|
|
|
|
|
by tarminian
4316 days ago
|
|
"The technical winners (Panels, complex ODBC, entity fields…) were the opposite of what we were rooting for. I’d rather configure my apps with code rather than layers of complex and limitating UI." I'm not sure what you mean by "complex ODBC" since ODBC is not used in Drupal. The opposite of what you were rooting for is for the end-user to have less power and the coder more power. Get this, Drupal is not taking that power away from you, it is giving some of it to the end-user.
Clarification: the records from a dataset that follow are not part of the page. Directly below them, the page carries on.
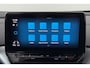 Volkswagen ID.4 First 77 kWh Afn.Trekhaak 20'LMV Half-Leder Camera Stoelverw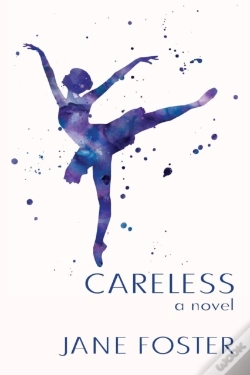 Capa do artigo Careless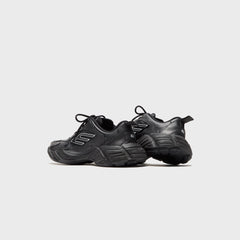 Balenciaga Monday - Black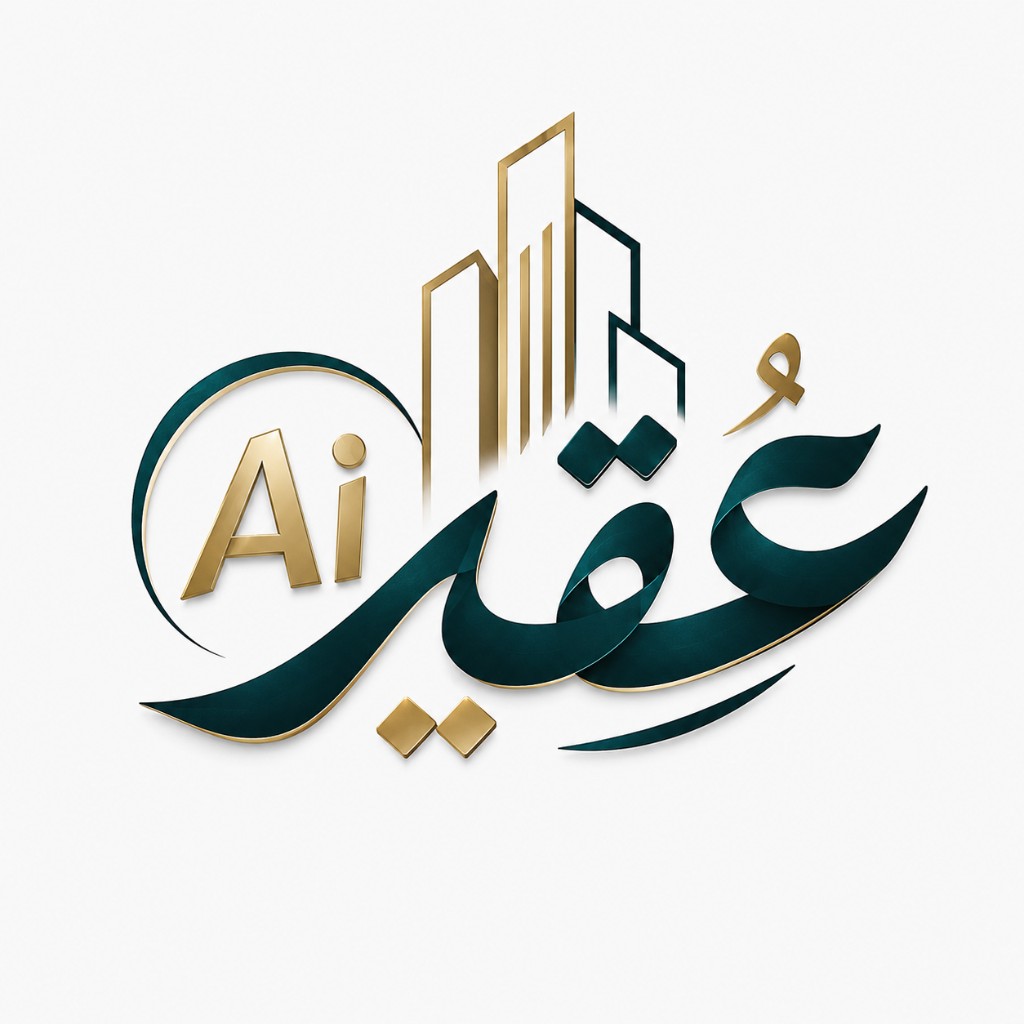 عُقير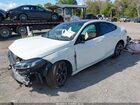 2026 Bmw 228 Gran Coupe White vin: WBA83GG08T7U09638 2026 Bmw 228 Gran Coupe White vin: WBA83GG08T7U09638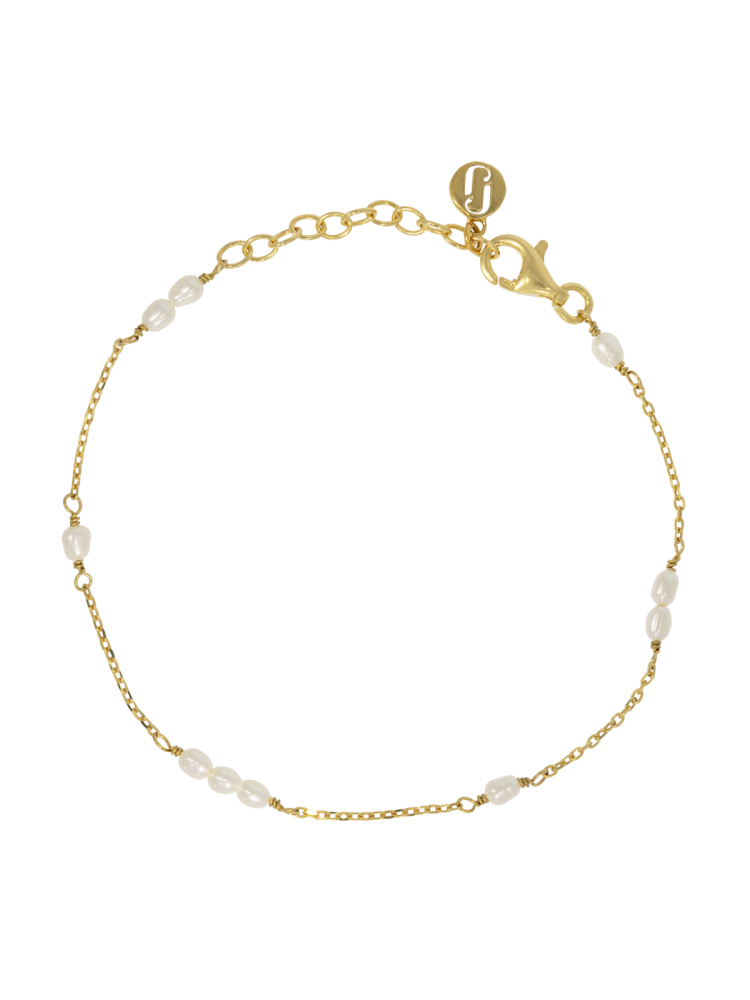 Juvelan Celine Armband main product photo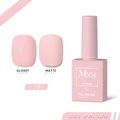 Mxsi 10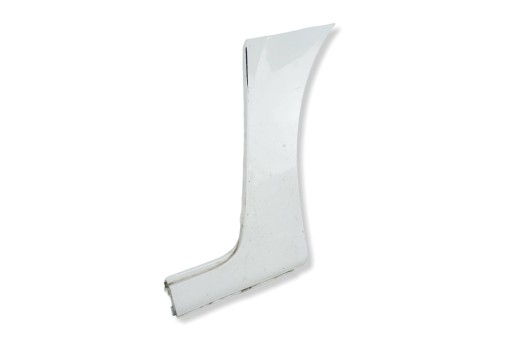 moulding of a fender right front HYUNDAI STARIA 2021- 87741-CG000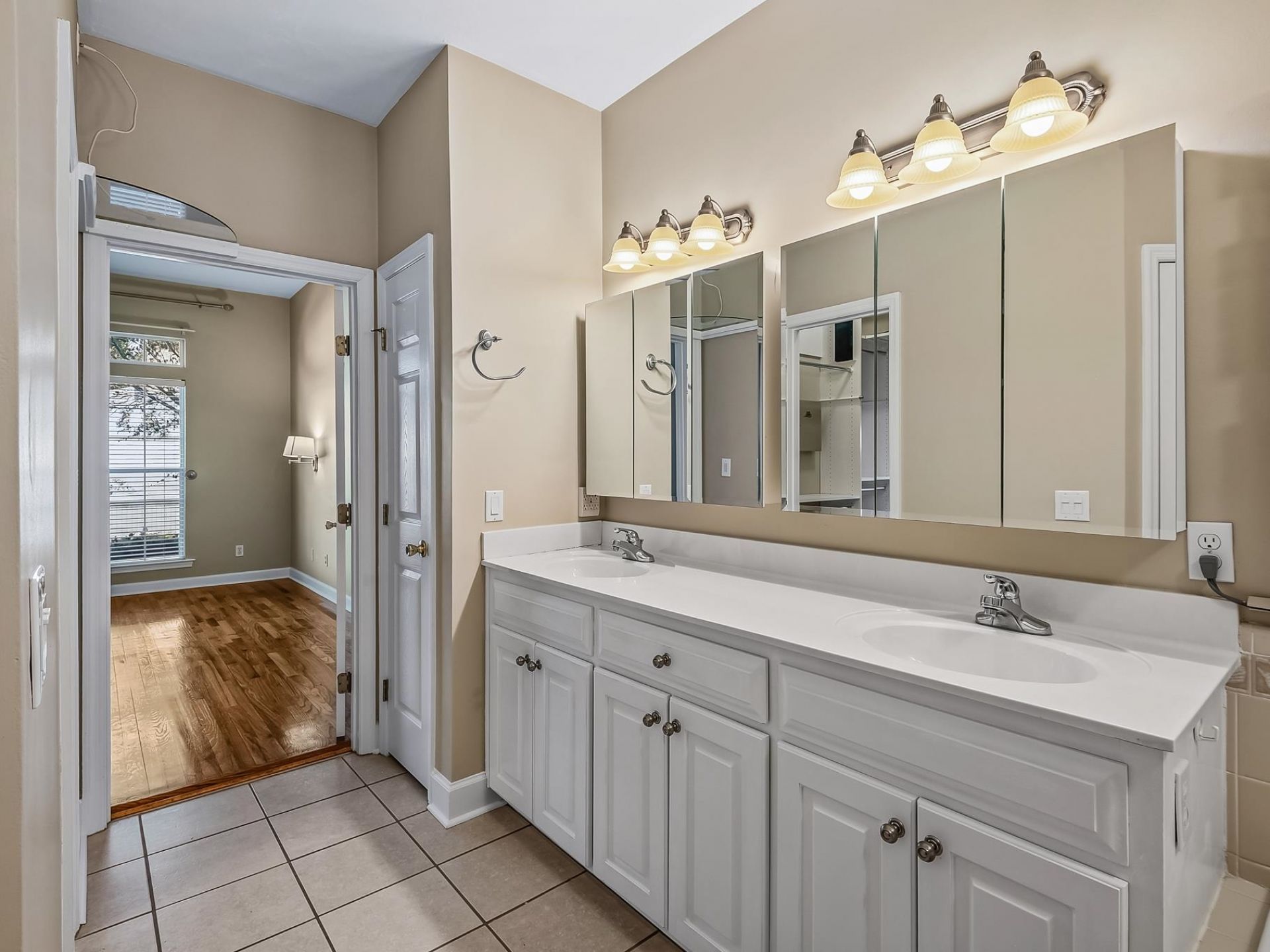 905 Hays Street, Tallahassee, FL 32301 Photo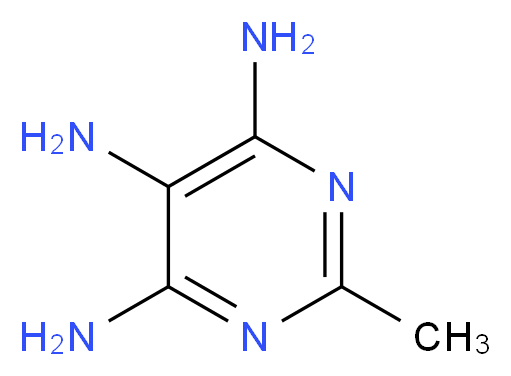 89364-18-1 molecular structure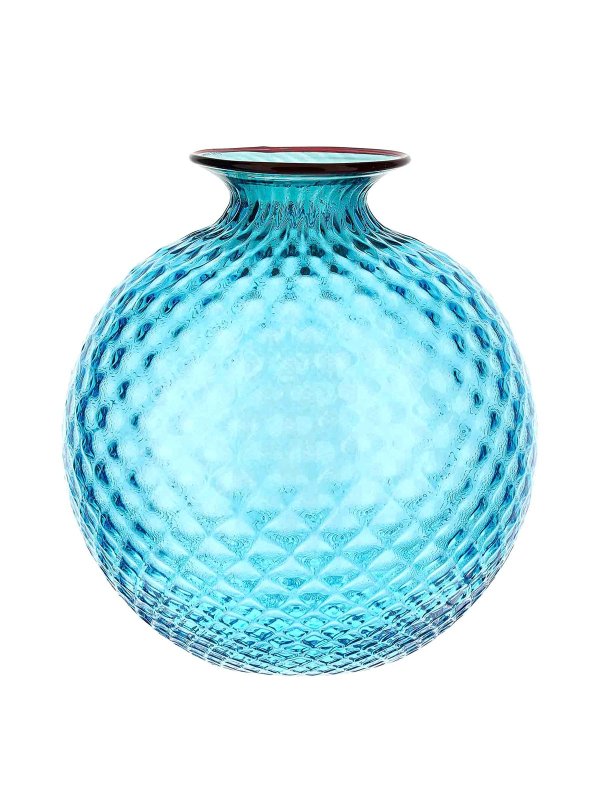 VENINI: homeware - Monofiori Balloton Pot  215 Cm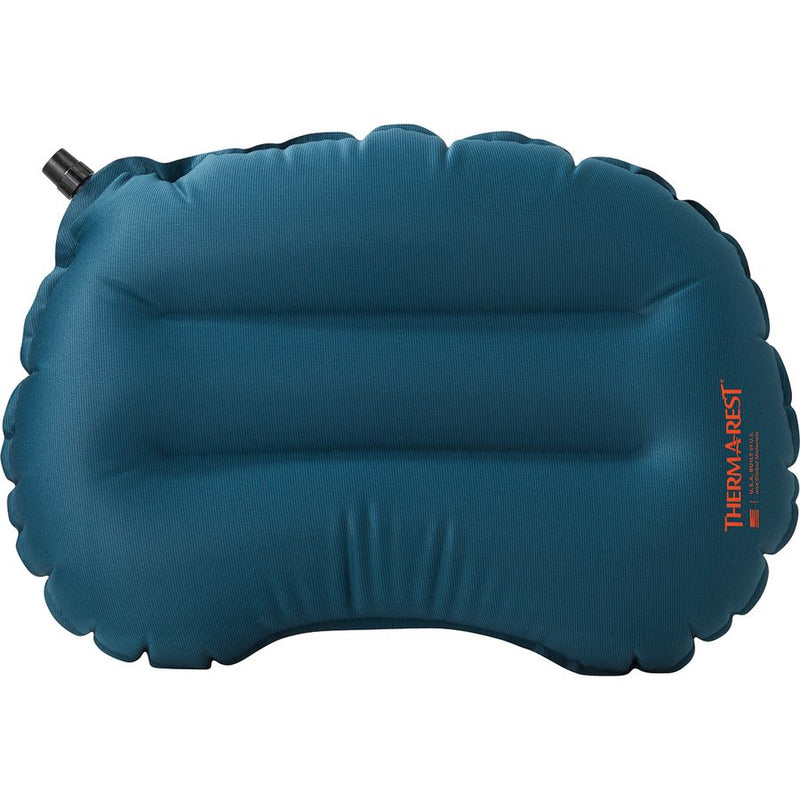 Air Head Lite Pillow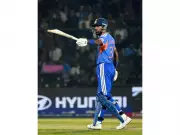 Hardik Pandya Credits Bangladesh 2016 Tour as Career Catalyst, Unlocking Full Potential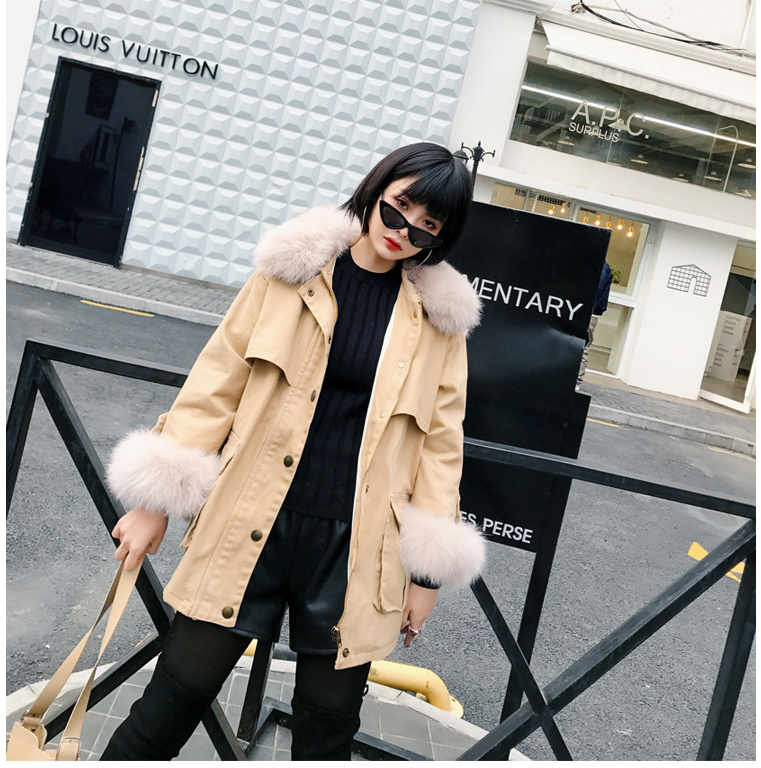 싼데의류 이미지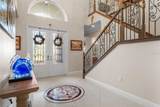 30581 Ivy Forge Court - Photo 6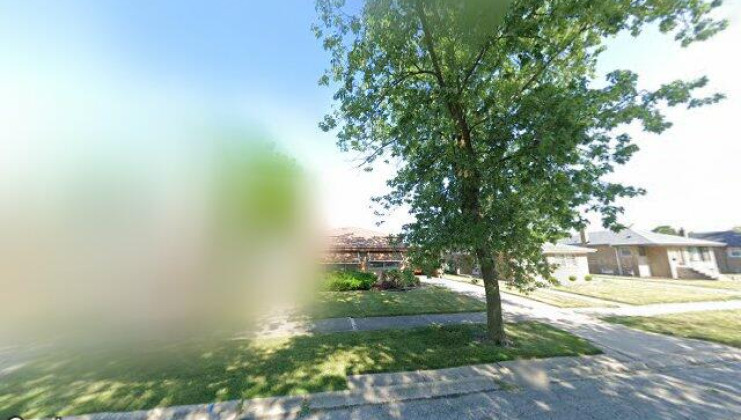 15215 wabash ave, south holland, il 60473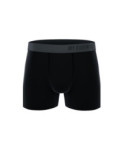 Freegun Lot de boxers en coton bio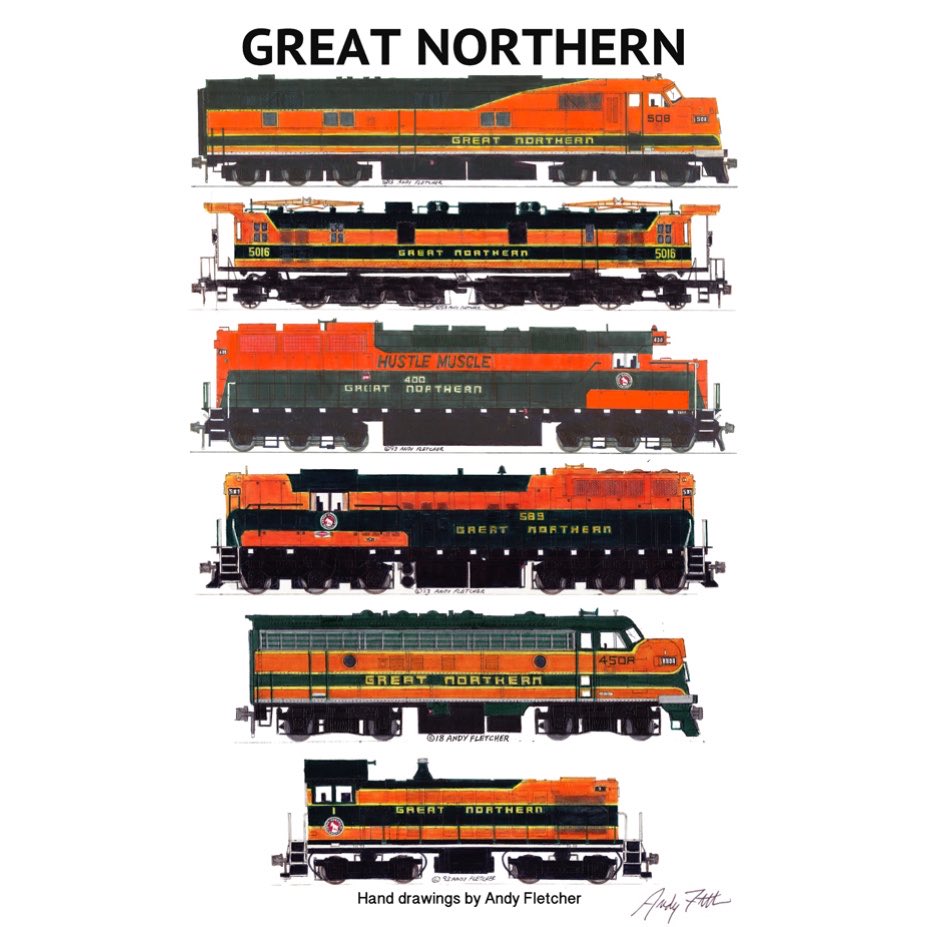 Andy Fletcher tweet media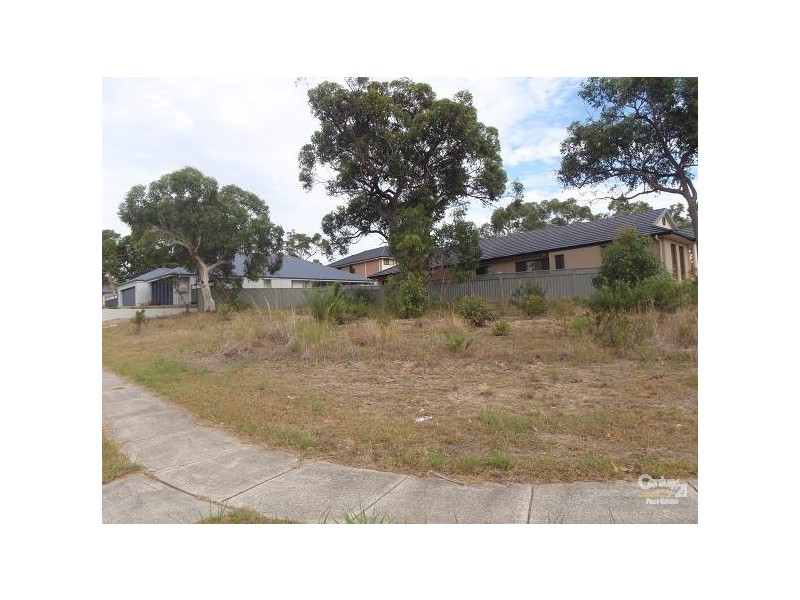 2 Windward Crescent, Gwandalan NSW 2259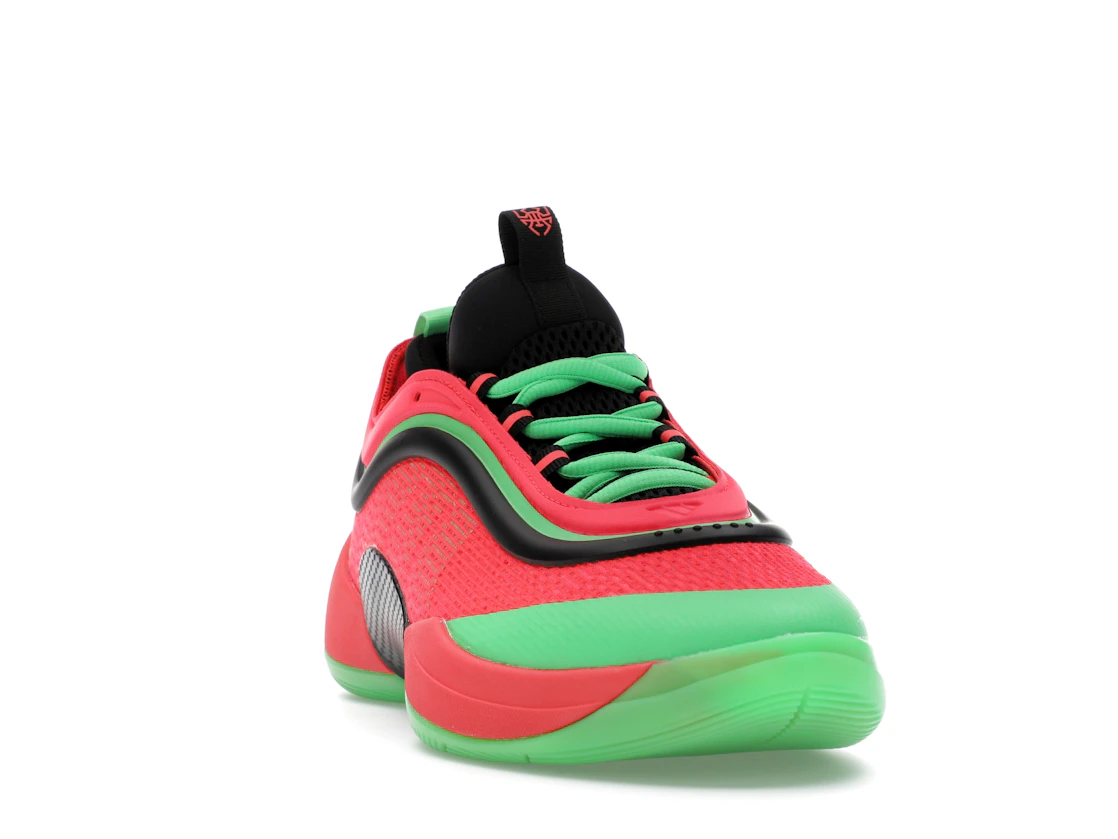 adidas D.O.N. Issue #6 Big Apple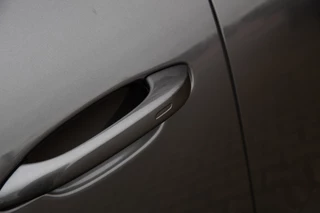 Porsche Cayenne – thumbnail 48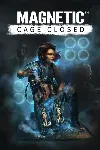 ✅ Magnetic: Cage Closed Xbox One|X|S активация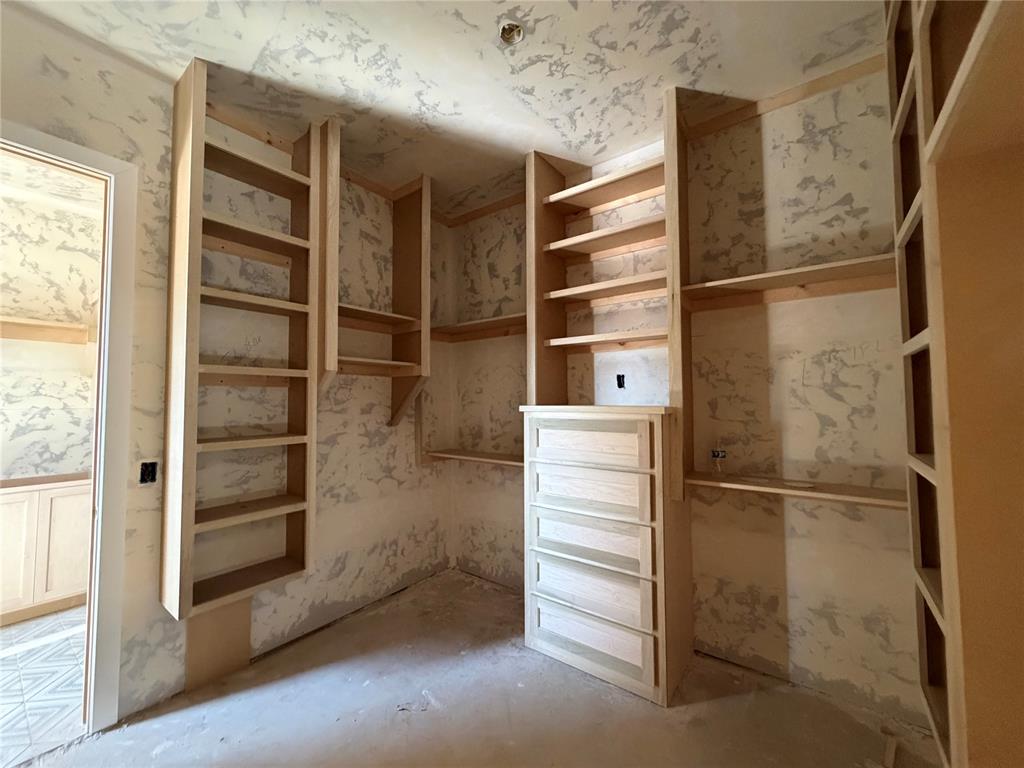 13225 Lost Creek Trail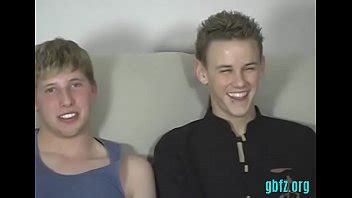 Sexy Gay Dudes Engulf Every Other Xvideos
It is 2014 and there are still products out there that you have to modify using in-line code in order to get a simple feature such as hiding the author of a post. This is where Drupal gets it right, by letting the end user have more power, they get the site they want, not the site that a coder hands them. Don't like the way posts are displayed on the home page, then create a new view in a UI, not in a php while loop. There are some beautiful things in Drupal and Drupal 8 is going to be even better. Drupal is an excellent example of software getting better by rebuilding, using best practices rather than just keeping cruft from 10 years ago. |
|
The bottom line for us was that the compromise Drupal was offering (you can semi-code in the UI, but still need to rely on some custom coding for some glue) wasn't serving us well anymore. The Developer Experience was getting worse at each iteration.
I also don't feel it was ultimately serving our customers; most features are overwhelming, and it usually took a lot of training on our end to make the end-user not too unhappy.